아래 데이터에서 "First"라는 문자열이 들어 있는 줄은 몇 개인가? 수만 적으시오.

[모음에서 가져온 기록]

------------------------------

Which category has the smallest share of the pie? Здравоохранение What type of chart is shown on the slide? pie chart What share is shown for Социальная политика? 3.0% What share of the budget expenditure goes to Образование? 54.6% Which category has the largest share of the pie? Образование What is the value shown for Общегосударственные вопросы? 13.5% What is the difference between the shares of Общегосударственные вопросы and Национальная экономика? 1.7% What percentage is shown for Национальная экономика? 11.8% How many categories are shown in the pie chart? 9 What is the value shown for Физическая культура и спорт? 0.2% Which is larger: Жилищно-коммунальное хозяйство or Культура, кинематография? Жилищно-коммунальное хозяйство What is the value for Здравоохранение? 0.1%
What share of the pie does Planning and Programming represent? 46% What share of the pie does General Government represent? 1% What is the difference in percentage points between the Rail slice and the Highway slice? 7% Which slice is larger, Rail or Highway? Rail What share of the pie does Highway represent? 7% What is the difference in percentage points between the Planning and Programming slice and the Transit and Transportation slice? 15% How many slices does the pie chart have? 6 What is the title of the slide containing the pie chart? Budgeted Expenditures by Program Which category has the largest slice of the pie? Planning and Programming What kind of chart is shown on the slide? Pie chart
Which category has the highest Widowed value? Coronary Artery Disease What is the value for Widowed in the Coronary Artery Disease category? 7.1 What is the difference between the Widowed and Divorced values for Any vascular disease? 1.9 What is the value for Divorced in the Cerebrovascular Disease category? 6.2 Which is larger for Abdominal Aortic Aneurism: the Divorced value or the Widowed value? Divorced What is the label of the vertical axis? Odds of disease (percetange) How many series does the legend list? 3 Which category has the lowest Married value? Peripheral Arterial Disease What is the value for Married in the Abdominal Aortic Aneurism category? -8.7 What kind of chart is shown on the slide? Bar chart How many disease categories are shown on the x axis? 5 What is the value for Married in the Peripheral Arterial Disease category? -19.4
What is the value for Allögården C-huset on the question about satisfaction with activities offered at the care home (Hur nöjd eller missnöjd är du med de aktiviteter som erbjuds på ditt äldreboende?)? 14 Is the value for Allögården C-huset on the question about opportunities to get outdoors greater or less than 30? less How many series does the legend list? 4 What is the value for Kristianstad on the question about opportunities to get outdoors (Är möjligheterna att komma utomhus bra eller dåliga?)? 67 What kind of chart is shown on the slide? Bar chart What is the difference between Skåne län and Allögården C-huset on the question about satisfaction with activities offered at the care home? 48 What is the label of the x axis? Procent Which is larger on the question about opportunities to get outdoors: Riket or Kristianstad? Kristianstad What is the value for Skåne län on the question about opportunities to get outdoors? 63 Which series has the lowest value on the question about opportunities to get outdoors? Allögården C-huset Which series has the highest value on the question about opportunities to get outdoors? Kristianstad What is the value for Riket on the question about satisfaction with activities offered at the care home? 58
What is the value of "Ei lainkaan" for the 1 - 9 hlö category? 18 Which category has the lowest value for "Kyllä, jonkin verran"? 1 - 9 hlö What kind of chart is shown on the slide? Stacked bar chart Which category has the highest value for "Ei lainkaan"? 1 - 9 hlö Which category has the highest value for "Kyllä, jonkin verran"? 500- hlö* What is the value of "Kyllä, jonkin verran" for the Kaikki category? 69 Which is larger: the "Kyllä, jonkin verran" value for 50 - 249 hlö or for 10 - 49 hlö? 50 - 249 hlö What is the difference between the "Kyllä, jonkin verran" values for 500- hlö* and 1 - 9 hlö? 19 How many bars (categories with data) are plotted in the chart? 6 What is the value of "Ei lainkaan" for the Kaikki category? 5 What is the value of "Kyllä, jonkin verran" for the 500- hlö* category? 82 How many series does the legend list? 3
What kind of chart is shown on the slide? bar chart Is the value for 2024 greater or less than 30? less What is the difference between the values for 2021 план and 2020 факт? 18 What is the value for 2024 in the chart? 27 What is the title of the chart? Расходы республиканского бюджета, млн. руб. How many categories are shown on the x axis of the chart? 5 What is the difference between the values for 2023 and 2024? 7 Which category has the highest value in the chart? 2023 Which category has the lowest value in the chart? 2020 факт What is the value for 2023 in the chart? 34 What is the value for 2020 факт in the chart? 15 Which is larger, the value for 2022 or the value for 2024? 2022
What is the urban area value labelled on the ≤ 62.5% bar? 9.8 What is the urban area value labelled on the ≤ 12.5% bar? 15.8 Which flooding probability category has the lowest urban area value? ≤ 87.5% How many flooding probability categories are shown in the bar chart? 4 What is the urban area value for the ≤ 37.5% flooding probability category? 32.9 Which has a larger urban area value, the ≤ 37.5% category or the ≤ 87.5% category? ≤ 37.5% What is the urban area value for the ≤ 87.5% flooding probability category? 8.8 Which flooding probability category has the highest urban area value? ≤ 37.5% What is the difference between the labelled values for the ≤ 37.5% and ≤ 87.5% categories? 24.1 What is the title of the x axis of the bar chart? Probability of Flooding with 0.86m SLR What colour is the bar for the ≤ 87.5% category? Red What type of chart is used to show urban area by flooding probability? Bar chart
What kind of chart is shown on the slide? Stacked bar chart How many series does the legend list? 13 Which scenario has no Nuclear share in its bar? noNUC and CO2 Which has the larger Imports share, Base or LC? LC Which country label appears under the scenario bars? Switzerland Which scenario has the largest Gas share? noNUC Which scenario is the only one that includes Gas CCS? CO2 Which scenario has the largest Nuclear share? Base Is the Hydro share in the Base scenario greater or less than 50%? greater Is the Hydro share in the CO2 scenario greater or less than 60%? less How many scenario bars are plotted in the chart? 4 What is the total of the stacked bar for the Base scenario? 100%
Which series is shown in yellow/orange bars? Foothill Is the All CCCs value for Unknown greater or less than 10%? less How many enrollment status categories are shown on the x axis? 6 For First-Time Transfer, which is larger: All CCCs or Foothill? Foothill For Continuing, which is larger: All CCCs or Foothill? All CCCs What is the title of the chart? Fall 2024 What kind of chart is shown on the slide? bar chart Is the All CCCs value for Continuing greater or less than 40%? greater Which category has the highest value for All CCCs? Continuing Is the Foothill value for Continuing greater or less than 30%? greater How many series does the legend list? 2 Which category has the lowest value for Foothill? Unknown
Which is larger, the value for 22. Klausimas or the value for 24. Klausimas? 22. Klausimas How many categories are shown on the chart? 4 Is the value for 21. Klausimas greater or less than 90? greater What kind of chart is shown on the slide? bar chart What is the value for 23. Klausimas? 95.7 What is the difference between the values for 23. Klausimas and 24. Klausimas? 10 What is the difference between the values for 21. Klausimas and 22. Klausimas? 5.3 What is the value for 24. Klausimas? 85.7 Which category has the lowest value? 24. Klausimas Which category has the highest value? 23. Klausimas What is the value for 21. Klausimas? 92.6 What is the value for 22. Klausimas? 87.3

------------------------------

### 과제 결과
1